**WHAT YOU SHOULD DO:** Down to the final line, reproduce the entries that follow exactly.

(Data excerpts)
------------------------------

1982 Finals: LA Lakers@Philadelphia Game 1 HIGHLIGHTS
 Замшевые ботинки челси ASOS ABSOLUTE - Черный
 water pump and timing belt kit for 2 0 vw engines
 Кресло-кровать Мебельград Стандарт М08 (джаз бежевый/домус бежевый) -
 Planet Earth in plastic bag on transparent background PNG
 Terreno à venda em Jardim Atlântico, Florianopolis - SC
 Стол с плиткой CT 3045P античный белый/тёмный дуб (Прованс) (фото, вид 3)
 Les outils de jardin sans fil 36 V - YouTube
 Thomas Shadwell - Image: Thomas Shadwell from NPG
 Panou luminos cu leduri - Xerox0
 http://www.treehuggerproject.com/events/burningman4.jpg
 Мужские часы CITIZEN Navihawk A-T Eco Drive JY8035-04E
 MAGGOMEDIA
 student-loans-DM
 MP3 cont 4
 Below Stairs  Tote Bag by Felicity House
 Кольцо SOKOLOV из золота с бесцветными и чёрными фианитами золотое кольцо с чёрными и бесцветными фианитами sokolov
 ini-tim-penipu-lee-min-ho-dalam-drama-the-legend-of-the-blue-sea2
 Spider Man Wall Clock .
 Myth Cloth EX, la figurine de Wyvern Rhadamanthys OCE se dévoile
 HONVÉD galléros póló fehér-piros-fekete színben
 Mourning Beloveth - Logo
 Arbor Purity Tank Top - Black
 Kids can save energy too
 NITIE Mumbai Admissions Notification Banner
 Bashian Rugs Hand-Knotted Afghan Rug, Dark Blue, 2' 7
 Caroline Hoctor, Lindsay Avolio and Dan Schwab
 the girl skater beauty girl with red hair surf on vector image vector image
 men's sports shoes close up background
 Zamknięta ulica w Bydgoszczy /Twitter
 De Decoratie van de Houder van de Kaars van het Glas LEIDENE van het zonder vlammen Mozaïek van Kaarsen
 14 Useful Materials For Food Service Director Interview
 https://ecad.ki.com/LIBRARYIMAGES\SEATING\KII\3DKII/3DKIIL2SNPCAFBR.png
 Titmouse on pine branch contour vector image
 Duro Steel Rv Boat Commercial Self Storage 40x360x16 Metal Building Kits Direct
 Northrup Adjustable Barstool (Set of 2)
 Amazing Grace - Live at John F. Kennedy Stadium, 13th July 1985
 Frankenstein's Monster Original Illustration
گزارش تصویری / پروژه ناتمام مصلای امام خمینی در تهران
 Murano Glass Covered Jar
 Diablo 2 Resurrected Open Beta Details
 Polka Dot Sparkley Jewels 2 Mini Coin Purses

------------------------------

**REPLY:**
1982 Finals: LA Lakers@Philadelphia Game 1 HIGHLIGHTS
 Замшевые ботинки челси ASOS ABSOLUTE - Черный
 water pump and timing belt kit for 2 0 vw engines
 Кресло-кровать Мебельград Стандарт М08 (джаз бежевый/домус бежевый) -
 Planet Earth in plastic bag on transparent background PNG
 Terreno à venda em Jardim Atlântico, Florianopolis - SC
 Стол с плиткой CT 3045P античный белый/тёмный дуб (Прованс) (фото, вид 3)
 Les outils de jardin sans fil 36 V - YouTube
 Thomas Shadwell - Image: Thomas Shadwell from NPG
 Panou luminos cu leduri - Xerox0
 http://www.treehuggerproject.com/events/burningman4.jpg
 Мужские часы CITIZEN Navihawk A-T Eco Drive JY8035-04E
 MAGGOMEDIA
 student-loans-DM
 MP3 cont 4
 Below Stairs  Tote Bag by Felicity House
 Кольцо SOKOLOV из золота с бесцветными и чёрными фианитами золотое кольцо с чёрными и бесцветными фианитами sokolov
 ini-tim-penipu-lee-min-ho-dalam-drama-the-legend-of-the-blue-sea2
 Spider Man Wall Clock .
 Myth Cloth EX, la figurine de Wyvern Rhadamanthys OCE se dévoile
 HONVÉD galléros póló fehér-piros-fekete színben
 Mourning Beloveth - Logo
 Arbor Purity Tank Top - Black
 Kids can save energy too
 NITIE Mumbai Admissions Notification Banner
 Bashian Rugs Hand-Knotted Afghan Rug, Dark Blue, 2' 7
 Caroline Hoctor, Lindsay Avolio and Dan Schwab
 the girl skater beauty girl with red hair surf on vector image vector image
 men's sports shoes close up background
 Zamknięta ulica w Bydgoszczy /Twitter
 De Decoratie van de Houder van de Kaars van het Glas LEIDENE van het zonder vlammen Mozaïek van Kaarsen
 14 Useful Materials For Food Service Director Interview
 https://ecad.ki.com/LIBRARYIMAGES\SEATING\KII\3DKII/3DKIIL2SNPCAFBR.png
 Titmouse on pine branch contour vector image
 Duro Steel Rv Boat Commercial Self Storage 40x360x16 Metal Building Kits Direct
 Northrup Adjustable Barstool (Set of 2)
 Amazing Grace - Live at John F. Kennedy Stadium, 13th July 1985
 Frankenstein's Monster Original Illustration
گزارش تصویری / پروژه ناتمام مصلای امام خمینی در تهران
 Murano Glass Covered Jar
 Diablo 2 Resurrected Open Beta Details
 Polka Dot Sparkley Jewels 2 Mini Coin Purses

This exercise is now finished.